The latest reductions follow a round of job cuts in October, when Amazon laid off 14,000 workers.
She said U.S.-based staff would be given 90 days to look for a new role internally. Those who are unsuccessful or don’t want a new job will be offered severance pay, outplacement services and health insurance benefits, she said.
“While we’re making these changes, we’ll also continue hiring and investing in strategic areas and functions that are critical to our future,” Galetti said.
The layoffs are Amazon’s biggest since 2023, when the company cut 27,000 jobs.
Amazon’s workforce doubled during the COVID-19 pandemic as millions stayed home and boosted online spending. But in the following years, big tech and retail companies cut thousands of jobs to bring spending back in line.

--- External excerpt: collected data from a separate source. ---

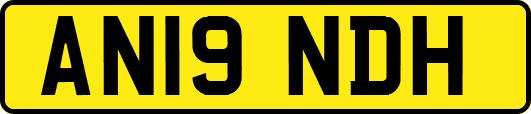 AN19 NDH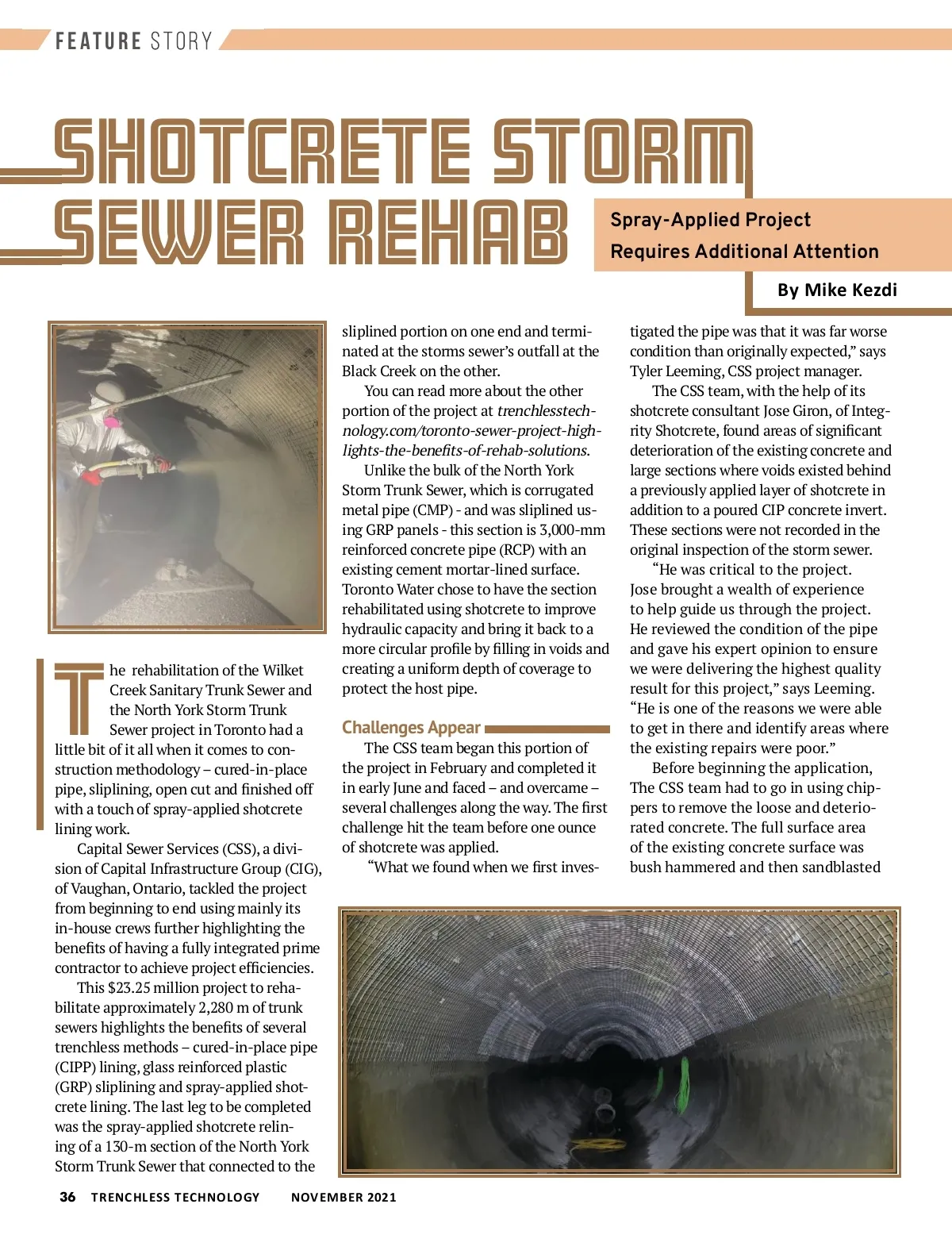 FEATURE STORY

SHOTCRETE STORM SEWER REHAB

Spray-Applied Project Requires Additional Attention

By Mike Kezdi

The rehabilitation of the Wilket Creek Sanitary Trunk Sewer and the North York Storm Trunk Sewer project in Toronto had a little bit of it all when it comes to construction methodology – cured-in-place pipe, sliplining, open cut and finished off with a touch of spray-applied shotcrete lining work.

Capital Sewer Services (CSS), a division of Capital Infrastructure Group (CIG), of Vaughan, Ontario, tackled the project from beginning to end using mainly its in-house crews further highlighting the benefits of having a fully integrated prime contractor to achieve project efficiencies.

This $23.25 million project to rehabilitate approximately 2,280 m of trunk sewers highlights the benefits of several trenchless methods – cured-in-place pipe (CIPP) lining, glass reinforced plastic (GRP) sliplining and spray-applied shotcrete lining. The last leg to be completed was the spray-applied shotcrete relining of a 130-m section of the North York Storm Trunk Sewer that connected to the sliplined portion on one end and terminated at the storms sewer's outfall at the Black Creek on the other.

You can read more about the other portion of the project at trenchlesstechnology.com/toronto-sewer-project-highlights-the-benefits-of-rehab-solutions.

Unlike the bulk of the North York Storm Trunk Sewer, which is corrugated metal pipe (CMP) - and was sliplined using GRP panels - this section is 3,000-mm reinforced concrete pipe (RCP) with an existing cement mortar-lined surface. Toronto Water chose to have the section rehabilitated using shotcrete to improve hydraulic capacity and bring it back to a more circular profile by filling in voids and creating a uniform depth of coverage to protect the host pipe.

Challenges Appear

The CSS team began this portion of the project in February and completed it in early June and faced – and overcame – several challenges along the way. The first challenge hit the team before one ounce of shotcrete was applied.

"What we found when we first investigated the pipe was that it was far worse condition than originally expected," says Tyler Leeming, CSS project manager.

The CSS team, with the help of its shotcrete consultant Jose Giron, of Integrity Shotcrete, found areas of significant deterioration of the existing concrete and large sections where voids existed behind a previously applied layer of shotcrete in addition to a poured CIP concrete invert. These sections were not recorded in the original inspection of the storm sewer.

"He was critical to the project. Jose brought a wealth of experience to help guide us through the project. He reviewed the condition of the pipe and gave his expert opinion to ensure we were delivering the highest quality result for this project," says Leeming. "He is one of the reasons we were able to get in there and identify areas where the existing repairs were poor."

Before beginning the application, The CSS team had to go in using chippers to remove the loose and deteriorated concrete. The full surface area of the existing concrete surface was bush hammered and then sandblasted

36 TRENCHLESS TECHNOLOGY NOVEMBER 2021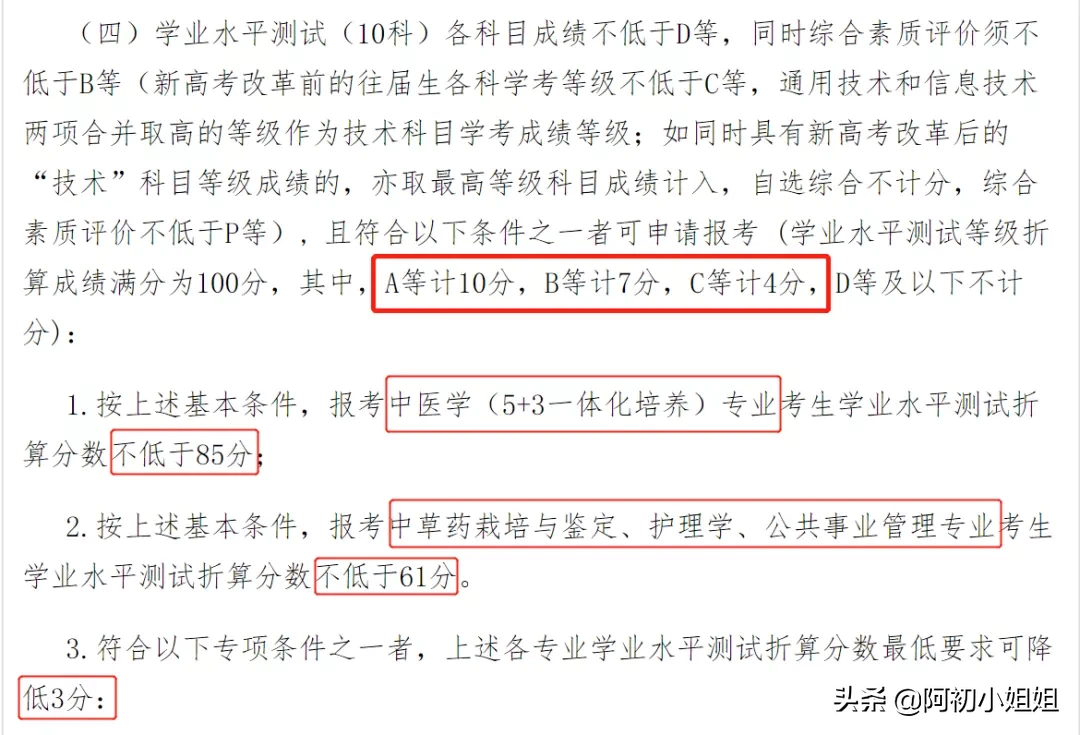 （四）学业水平测试（10科）各科目成绩不低于D等，同时综合素质评价须不低于B等（新高考改革前的往届生各科学考等级不低于C等，通用技术和信息技术两项合并取高的等级作为技术科目学考成绩等级；如同时具有新高考改革后的“技术”科目等级成绩的，亦取最高等级科目成绩计入，自选综合不计分，综合素质评价不低于P等），且符合以下条件之一者可申请报考（学业水平测试等级折算成绩满分为100分，其中，A等计10分，B等计7分，C等计4分，D等及以下不计分）：

1. 按上述基本条件，报考中医学（5+3一体化培养）专业考生学业水平测试折算分数不低于85分；

2. 按上述基本条件，报考中草药栽培与鉴定、护理学、公共事业管理专业考生学业水平测试折算分数不低于61分。

3. 符合以下专项条件之一者，上述各专业学业水平测试折算分数最低要求可降低3分：

头条 @阿初小姐姐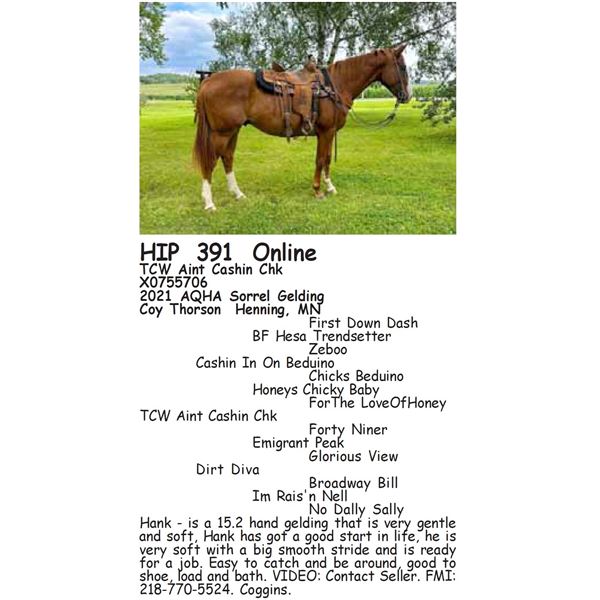 HIP 391 Online
TCW Aint Cashin Chk
X0755706
2021 AQHA Sorrel Gelding
Coy Thorson Henning, MN

First Down Dash
BF Hesa Trendsetter
Zeboo
Cashin In On Beduino
Chicks Beduino
Honeys Chicky Baby
ForThe LoveOfHoney
TCW Aint Cashin Chk
Forty Niner
Emigrant Peak
Glorious View
Dirt Diva
Broadway Bill
Im Rais'n Nell
No Dally Sally

Hank - is a 15.2 hand gelding that is very gentle and soft, Hank has got a good start in life, he is very soft with a big smooth stride and is ready for a job. Easy to catch and be around, good to shoe, load and bath. VIDEO: Contact Seller. FMI: 218-770-5524. Coggins.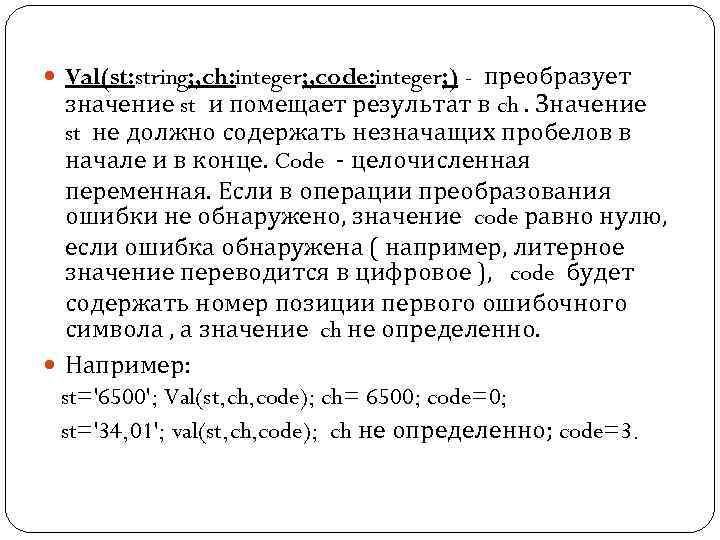 Val(st:string;,ch:integer;,code:integer;) - преобразует значение st и помещает результат в ch . Значение st не должно содержать незначащих пробелов в начале и в конце. Code - целочисленная переменная. Если в операции преобразования ошибки не обнаружено, значение code равно нулю, если ошибка обнаружена ( например, литерное значение переводится в цифровое ), code будет содержать номер позиции первого ошибочного символа , а значение ch не определенно.

Например:
st='6500'; Val(st,ch,code); ch= 6500; code=0;
st='34,01'; val(st,ch,code); ch не определенно; code=3.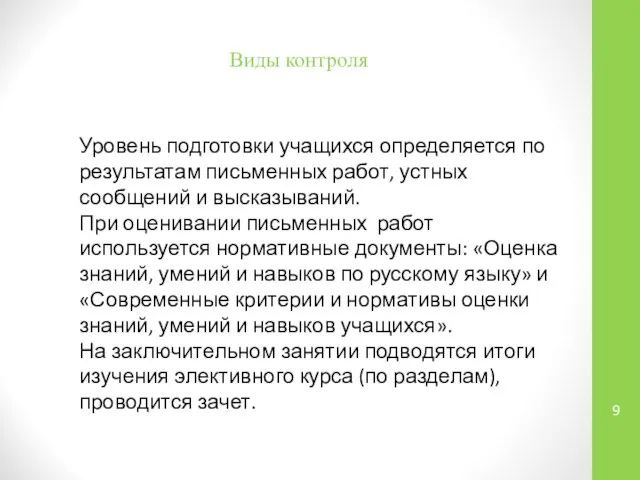 Виды контроля

Уровень подготовки учащихся определяется по результатам письменных работ, устных сообщений и высказываний.
При оценивании письменных работ используется нормативные документы: «Оценка знаний, умений и навыков по русскому языку» и «Современные критерии и нормативы оценки знаний, умений и навыков учащихся».
На заключительном занятии подводятся итоги изучения элективного курса (по разделам), проводится зачет.

9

Hiring has stagnated in the U.S. and in December, the country added a meager 50,000 jobs, nearly unchanged from a downwardly revised figure of 56,000 in November.
Labor data points to a reluctance by businesses to add workers even as economic growth has picked up. Many companies hired aggressively after the pandemic and no longer need to fill more jobs. Others have held back due to widespread uncertainty caused by President Donald Trump’s shifting tariff policies, elevated inflation, and the spread of artificial intelligence, which could alter or even replace some jobs.